----- Provided data

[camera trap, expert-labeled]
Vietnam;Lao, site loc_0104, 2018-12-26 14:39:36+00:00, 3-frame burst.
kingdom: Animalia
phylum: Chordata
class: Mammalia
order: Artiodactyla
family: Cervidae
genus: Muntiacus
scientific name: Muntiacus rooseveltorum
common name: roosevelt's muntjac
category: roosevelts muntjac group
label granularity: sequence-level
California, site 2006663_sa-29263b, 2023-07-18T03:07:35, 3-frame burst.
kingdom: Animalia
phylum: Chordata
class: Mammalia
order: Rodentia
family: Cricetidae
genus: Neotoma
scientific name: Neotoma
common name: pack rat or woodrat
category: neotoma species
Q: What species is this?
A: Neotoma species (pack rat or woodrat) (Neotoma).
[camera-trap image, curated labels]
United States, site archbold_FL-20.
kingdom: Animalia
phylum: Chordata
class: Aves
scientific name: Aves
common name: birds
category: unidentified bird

----------

→ Goal of the exercise
With the line containing "A: Neotoma species" as the first and the final line of the entries above as the last, write out that span exactly and nothing more.

→ Solved problem
A: Neotoma species (pack rat or woodrat) (Neotoma).
[camera-trap image, curated labels]
United States, site archbold_FL-20.
kingdom: Animalia
phylum: Chordata
class: Aves
scientific name: Aves
common name: birds
category: unidentified bird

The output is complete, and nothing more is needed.